LOCCS is a working example of this, but who do you trust and who would even take on the burden of
having a target painted on their backs by people who don't want this information preserved?
(Score: 2) by mcgrew on Monday October 14, @04:14PM (1 child)
Archive.org, possibly one of the only entities to preserve the entire history of the Internet
They take "snapshots" once or thrice a month. There is more of thefragfest.org on my storage devices than at Archive, and an awful lot of THAT data are gone, too.
Likewise front page articles I wrote at K5 when it was still hot, and journals, all gone forever; at least, I can't find them.
E.G., a parody of "Keep On Rockin' Me" I wrote during the second Gulf war, "Keep Iraqin' Me" is something I've been looking for since not long after it was posted.
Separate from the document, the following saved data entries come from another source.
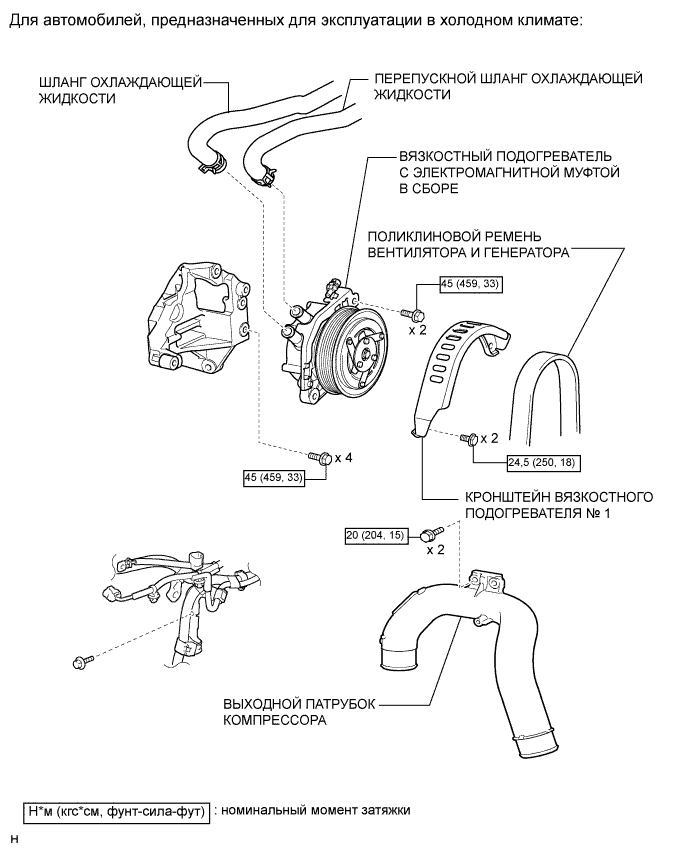 Для автомобилей, предназначенных для эксплуатации в холодном климате:

ШЛАНГ ОХЛАЖДАЮЩЕЙ ЖИДКОСТИ

ПЕРЕПУСКНОЙ ШЛАНГ ОХЛАЖДАЮЩЕЙ ЖИДКОСТИ

ВЯЗКОСТНЫЙ ПОДОГРЕВАТЕЛЬ С ЭЛЕКТРОМАГНИТНОЙ МУФТОЙ В СБОРЕ

ПОЛИКЛИНОВОЙ РЕМЕНЬ ВЕНТИЛЯТОРА И ГЕНЕРАТОРА

45 (459, 33)

x 2

x 2

24,5 (250, 18)

x 4

45 (459, 33)

КРОНШТЕЙН ВЯЗКОСТНОГО ПОДОГРЕВАТЕЛЯ № 1

20 (204, 15)

x 2

ВЫХОДНОЙ ПАТРУБОК КОМПРЕССОРА

Н*м (кгс*см, фунт-сила-фут) : номинальный момент затяжки

H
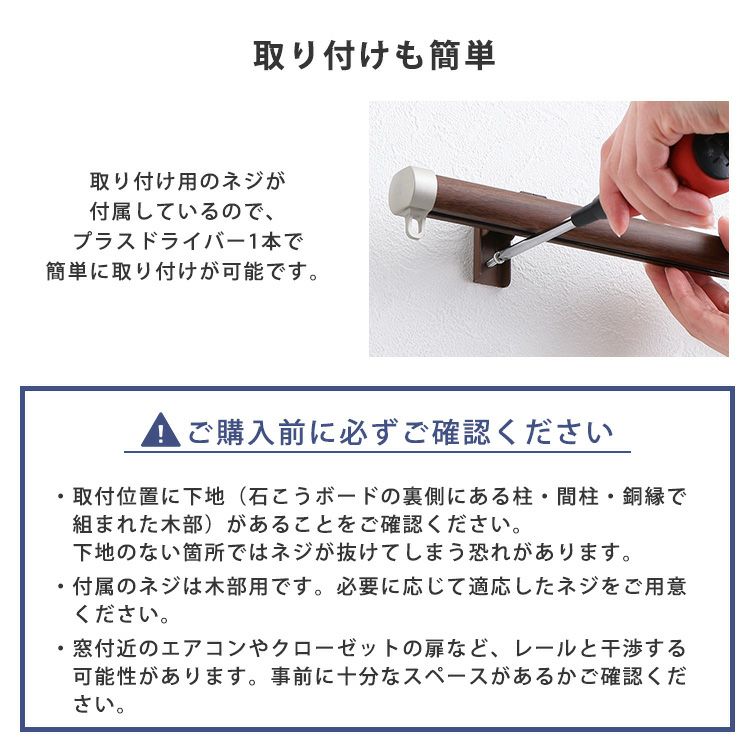 取り付けも簡単

取り付け用のネジが付属しているので、プラスドライバー1本で簡単に取り付けが可能です。

ご購入前に必ずご確認ください

・取付位置に下地（石こうボードの裏側にある柱・間柱・銅縁で組まれた木部）があることをご確認ください。
下地のない箇所ではネジが抜けてしまう恐れがあります。

・付属のネジは木部用です。必要に応じて適応したネジをご用意ください。

・窓付近のエアコンやクローゼットの扉など、レールと干渉する可能性があります。事前に十分なスペースがあるかご確認ください。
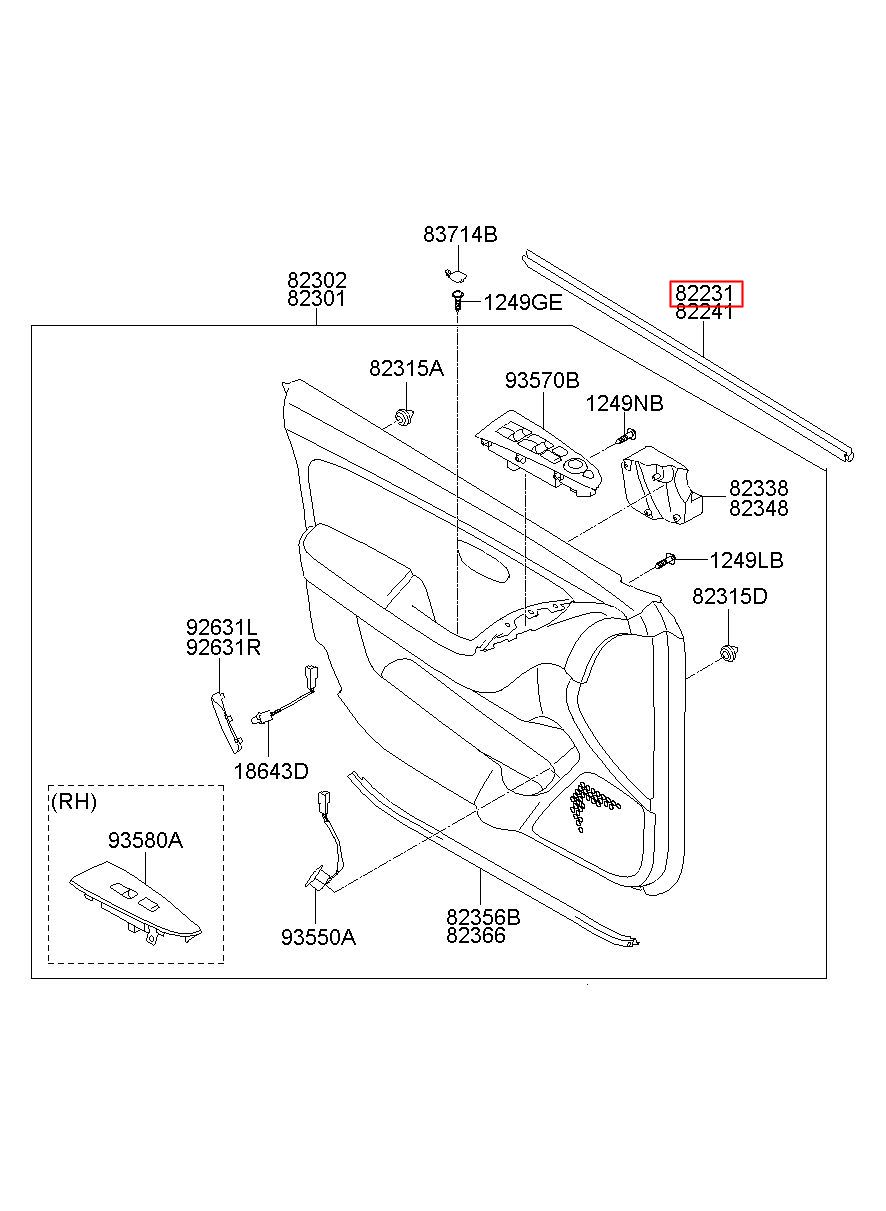 83714B
82302
82301
1249GE
82231
82241
82315A
93570B
1249NB
82338
82348
1249LB
82315D
92631L
92631R
18643D
(RH)
93580A
93550A
82356B
82366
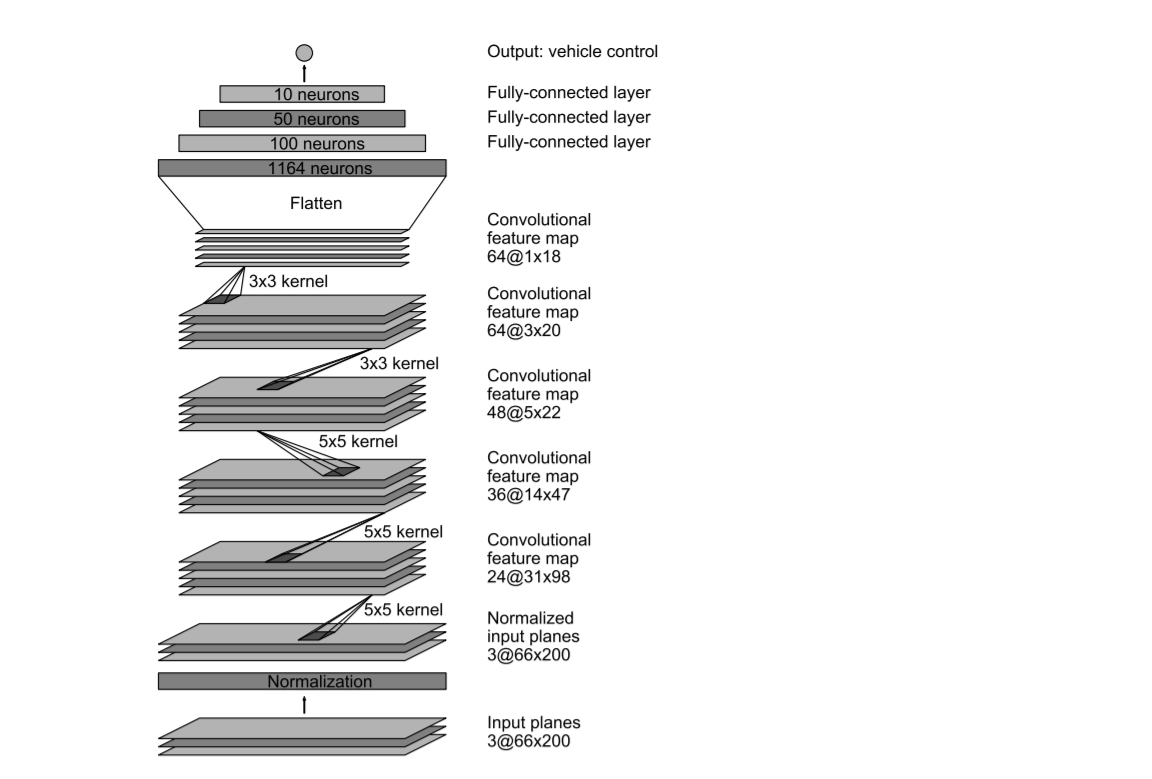 Output: vehicle control

10 neurons
Fully-connected layer

50 neurons
Fully-connected layer

100 neurons
Fully-connected layer

1164 neurons

Flatten

Convolutional feature map 64@1x18

3x3 kernel

Convolutional feature map 64@3x20

3x3 kernel

Convolutional feature map 48@5x22

5x5 kernel

Convolutional feature map 36@14x47

5x5 kernel

Convolutional feature map 24@31x98

5x5 kernel

Normalized input planes 3@66x200

Normalization

Input planes 3@66x200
The Archive also doesn't track changes of owners. Thefragfest was a Quake site. It became a porn site a few years after I let it lapse, I don't know who did it, but the porn version has snapshots at Archive.
A Russian operative has infiltrated the highest level of our government. Where's Joe McCarthy when we need him?
(Score: 0) by Anonymous Coward on Tuesday October 15, @07:17PM
> all gone forever; at least, I can't find them.
I don't think you are doing this right. When you see a page you might like to see in the future, NOW is the time to send the URL to the Wayback Machine for archiving.
I've done this successfully for many years. For example, my tiny company has a website with a news page. When I post a new item, all the links also have a "permanent" archive.org link as backup. For anything I really care about, I also have a local backup, but don't waste hosting space with it unless I really can't find a copy to link to.